Многие люди, особенно среди тех, кто занимается естественными науками, полагают, что «государственную машину» можно как-то отладить, сделать совершенной. Возможно, даже максимально компьютеризировать, чтобы исключить человеческий фактор. Отсюда, видимо, растет либеральная идея правового государства, все «прелести» которого Победоносцев раскритиковал так, что, казалось бы, похоронил уже эту идею. Но люди, живущие в «машинизированном» обществе, разобщенные, запутавшиеся в интеллектуальных конструкциях, более склонны доверять машинам, чем себе и друг другу.

Хотя следовало бы помнить: машина – лишь инструмент. Задача состоит в том, чтобы превратить государство из механизма в организм. Вернуть государству честь, а значит, справедливость без жестокости и законность без крючкотворства. Вернуть саму жизнь.

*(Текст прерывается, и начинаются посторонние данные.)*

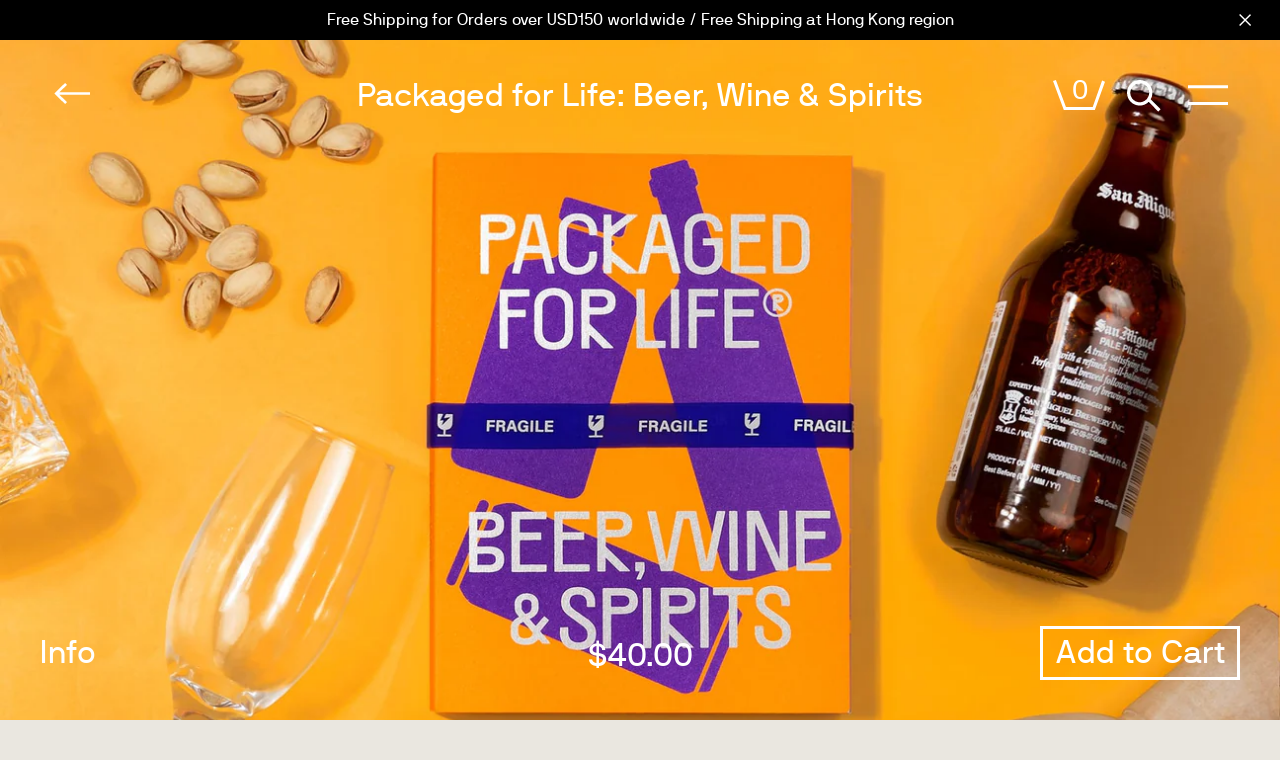

--- FILE ---
content_type: text/javascript
request_url: https://victionary.com/cdn/shop/t/12/assets/ajax-cart.js?v=25813463106615155011605167937
body_size: 1123
content:
(function($,omit,find){$="default"in $?$.default:$;const defaults={cartModal:".js-ajax-cart-modal",cartModalContent:".js-ajax-cart-modal-content",cartModalClose:".js-ajax-cart-modal-close",cartDrawer:".js-ajax-cart-drawer",cartDrawerContent:".js-ajax-cart-drawer-content",cartDrawerClose:".js-ajax-cart-drawer-close",cartDrawerTrigger:".js-ajax-cart-drawer-trigger",cartOverlay:".js-ajax-cart-overlay",cartCounter:".js-ajax-cart-counter",cartCounterPopup:".js-ajax-cart-counter-popup",addToCart:".js-ajax-add-to-cart",removeFromCart:".js-ajax-remove-from-cart",removeFromCartNoDot:"js-ajax-remove-from-cart",increaseCart:".js-ajax-increase-cart",decreaseCart:".js-ajax-decrease-cart",checkoutButton:".js-ajax-checkout-summary"},cartModal=document.querySelector(defaults.cartModal),cartModalContent=document.querySelector(defaults.cartModalContent),cartModalClose=document.querySelector(defaults.cartModalClose),cartDrawer=document.querySelector(defaults.cartDrawer),cartDrawerContent=document.querySelector(defaults.cartDrawerContent),cartDrawerClose=document.querySelector(defaults.cartDrawerClose),cartDrawerTrigger=document.querySelector(defaults.cartDrawerTrigger),cartOverlay=document.querySelector(defaults.cartOverlay),cartCounter=document.querySelector(defaults.cartCounter),cartCounterPopup=document.querySelector(defaults.cartCounterPopup),addToCart=document.querySelectorAll(defaults.addToCart);let removeFromCart=document.querySelectorAll(defaults.removeFromCart),increaseCart=document.querySelectorAll(defaults.increaseCart),decreaseCart=document.querySelectorAll(defaults.decreaseCart);const checkoutButton=document.querySelector(defaults.checkoutButton),htmlSelector=document.documentElement;for(let i=0;i<addToCart.length;i++)addToCart[i].addEventListener("click",function(event){event.preventDefault();const formID=this.closest("form").getAttribute("id");addProductToCart(formID)});function disableScrollBody(){document.body.scrollHeight-window.innerHeight!==0&&($("html").addClass("disable-scroll"),$("body").addClass("drawer--active--2"))}function enableScrollBody(){$("html").removeClass("disable-scroll"),$("body").removeClass("drawer--active--2")}function addProductToCart(formID){$.ajax({type:"POST",url:"/cart/add.js",dataType:"json",data:$("#"+formID).serialize(),success:function(data){addToCartOk(data)},error:function(error){}})}function fetchCart(){$.ajax({type:"GET",url:"/cart.js",dataType:"json",success:function(cart){cart.item_count===0?(Shopify.locale==="en"?cartDrawerContent.innerHTML="Your cart is currently empty.":cartDrawerContent.innerHTML="\u60A8\u7684\u8CFC\u7269\u8ECA\u662F\u7A7A\u7684",checkoutButton.classList.add("is-hidden"),checkoutButton.classList.remove("is-show")):(renderCart(cart),checkoutButton.classList.remove("is-hidden"),checkoutButton.classList.add("is-show"))}})}function changeItem(line,number,val,callback){const quantity=number;$.ajax({type:"POST",url:"/cart/change.js",data:"quantity="+quantity+"&line="+line,dataType:"json",success:function(cart){typeof callback=="function"?callback(cart):(fetchCart(),removeProductFromCart(val))}})}function onCartUpdate(cart){}function addToCartOk(product){cartModalContent.innerHTML=product.title+" was added to the cart!",cartCounter.innerHTML=Number(cartCounter.innerHTML)+1,cartCounterPopup.innerHTML=Number(cartCounterPopup.innerHTML)+1,openCartOverlay(),fetchCart(),openCartDrawer()}function removeProductFromCart(value){cartCounter.innerHTML=Number(cartCounter.innerHTML)-value,cartCounterPopup.innerHTML=Number(cartCounterPopup.innerHTML)-value}function addToCartFail(){cartModalContent.innerHTML="The product you are trying to add is out of stock.",openAddModal(),openCartOverlay()}function renderCart(cart){clearCartDrawer(),cart.items.forEach(function(item,index){const productTitle='<div class="ajax-cart-item__title h4 cart-drawer__item-title">'+item.product_title+"</div>",productImage='<div class="col-image"><a class="image" href="'+item.url+'" style="background-image: url('+item.image+')"></a></div>',productPrice='<div class="ajax-cart-item__price cart-item__original-price cart-item__price">'+Shopify.formatMoney(item.original_price,money_format)+"</div>",productQuantity='<div class="cart-drawer__item-input"><span class="js-ajax-decrease-cart">-</span><input class="quantity select-on-focus cart-drawer__item-quantity" type="number" name="quantity" id="updates_'+item.id+'" value="'+item.quantity+'" /><span class="js-ajax-increase-cart">+</span></div>',productRemove='<button class="js-ajax-remove-from-cart cart-drawer__item-delete btn-link" type="button" '+defaults.removeFromCartNoDot+'">Remove</button>',concatProductInfo='<div class="ajax-cart-item__single item" data-line="'+Number(index+1)+'">'+productImage+'<div class="col-context">'+productTitle+productRemove+productQuantity+productPrice+"</div></div>";cartDrawerContent.innerHTML=cartDrawerContent.innerHTML+concatProductInfo}),removeFromCart=document.querySelectorAll(defaults.removeFromCart),increaseCart=document.querySelectorAll(defaults.increaseCart),decreaseCart=document.querySelectorAll(defaults.decreaseCart);for(let i=0;i<removeFromCart.length;i++)removeFromCart[i].addEventListener("click",function(){const line=this.parentNode.parentNode.getAttribute("data-line"),val=parseInt($(this).parent("div").find(".cart-drawer__item-quantity").attr("value"));changeItem(line,0,val),updateCartSubtotal(cart)}),increaseCart[i].addEventListener("click",function(){console.log(this);const line=this.parentNode.parentNode.parentNode.getAttribute("data-line"),val=parseInt($(this).parent("div").find(".cart-drawer__item-quantity").attr("value"));changeItem(line,val+1,-1),updateCartSubtotal(cart)}),decreaseCart[i].addEventListener("click",function(){const line=this.parentNode.parentNode.parentNode.getAttribute("data-line"),val=parseInt($(this).parent("div").find(".cart-drawer__item-quantity").attr("value"));changeItem(line,val-1,1),updateCartSubtotal(cart)});updateCartSubtotal(cart),typeof ACSCurrency<"u"&&typeof ACSCurrency.moneyFormats<"u"&&mlvedaload()}function updateCartSubtotal(cart){$("#subtotal").html(Shopify.formatMoney(cart.total_price,money_format))}function openCartDrawer(){cartDrawer.classList.add("is-open"),disableScrollBody()}function closeCartDrawer(){cartDrawer.classList.remove("is-open"),enableScrollBody()}function clearCartDrawer(){cartDrawerContent.innerHTML=""}function openAddModal(){cartModal.classList.add("is-open")}function closeAddModal(){cartModal.classList.remove("is-open")}function openCartOverlay(){cartOverlay.classList.add("is-open"),htmlSelector.classList.add("is-locked")}function closeCartOverlay(){cartOverlay.classList.remove("is-open"),htmlSelector.classList.remove("is-locked")}cartModalClose.addEventListener("click",function(){closeAddModal(),closeCartOverlay()}),cartDrawerClose.addEventListener("click",function(){closeCartDrawer(),closeCartOverlay()}),cartOverlay.addEventListener("click",function(){closeAddModal(),closeCartDrawer(),closeCartOverlay()}),cartDrawerTrigger.addEventListener("click",function(event){event.preventDefault(),fetchCart(),openCartDrawer(),openCartOverlay()}),document.addEventListener("DOMContentLoaded",function(){fetchCart()}),$(".cart-footer__note-label").click(function(){$header=$(this),$content=$(".cart-footer__content"),$content.slideToggle(200,function(){$content.is(":visible")?($header.addClass("expand"),$content.addClass("expand")):($header.removeClass("expand"),$content.removeClass("expand"))})})})(jQuery);
//# sourceMappingURL=/cdn/shop/t/12/assets/ajax-cart.js.map?v=25813463106615155011605167937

Победоносцев – как Чехов и Базаров. «Указ о кухаркиных детях»

Министр просвещения РФ Ольга Васильева часто выступает за сокращение количества школьных олимпиад. Она приводит статистику: 40 % «олимпийских призеров» едва набирали по своему коронному, казалось бы, предмету 60 баллов на ЕГЭ. Причем проблема тут не в коррупции, с которой, как многие полагают, связаны школьные олимпиады. Проблема – в подходе. Олимпиада и ЕГЭ требуют от учеников принципиально разного.

С одной стороны, умение решать стандартные тесты и творческое научное мышление (зачатком которого являются олимпиады) – вещи принципиально разные, если не противоположные. Но, с другой стороны, какие кадры нужны стране? Сколько нужно «гениев», а сколько «рабочих лошадок»? Видимо, этим вопросом и задался Константин Победоносцев, когда стимулировал издание министром просвещения Российской империи И. Деляновым циркуляра «О сокращении гимназического образования» (от 1887 года).

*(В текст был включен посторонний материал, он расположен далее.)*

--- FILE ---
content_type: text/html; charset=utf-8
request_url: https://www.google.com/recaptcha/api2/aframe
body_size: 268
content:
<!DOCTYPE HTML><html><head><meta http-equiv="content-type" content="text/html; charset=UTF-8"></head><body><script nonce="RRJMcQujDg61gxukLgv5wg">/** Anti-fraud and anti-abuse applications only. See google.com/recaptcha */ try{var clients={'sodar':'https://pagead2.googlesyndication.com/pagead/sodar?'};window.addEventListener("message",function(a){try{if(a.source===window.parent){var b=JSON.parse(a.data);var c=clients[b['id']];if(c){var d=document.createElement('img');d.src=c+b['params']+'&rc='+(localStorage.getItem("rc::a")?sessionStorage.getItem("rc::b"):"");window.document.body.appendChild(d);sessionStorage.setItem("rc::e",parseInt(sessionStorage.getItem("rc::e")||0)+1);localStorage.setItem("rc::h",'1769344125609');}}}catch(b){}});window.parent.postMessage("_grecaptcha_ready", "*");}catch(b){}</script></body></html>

Циркуляр этот получил в истории название «указ о кухаркиных детях» и предполагал сокращение приема в гимназии детей из низших сословий, не обеспеченных материально. Дело тут не только в стремлении не подпитывать «революционные массы» новой «образованщиной». Циркуляр был издан на фоне увеличения количества технических учебных заведений, из которых дети любых сословий могли поступать в университеты, но лишь на физико-математические и медицинские факультеты.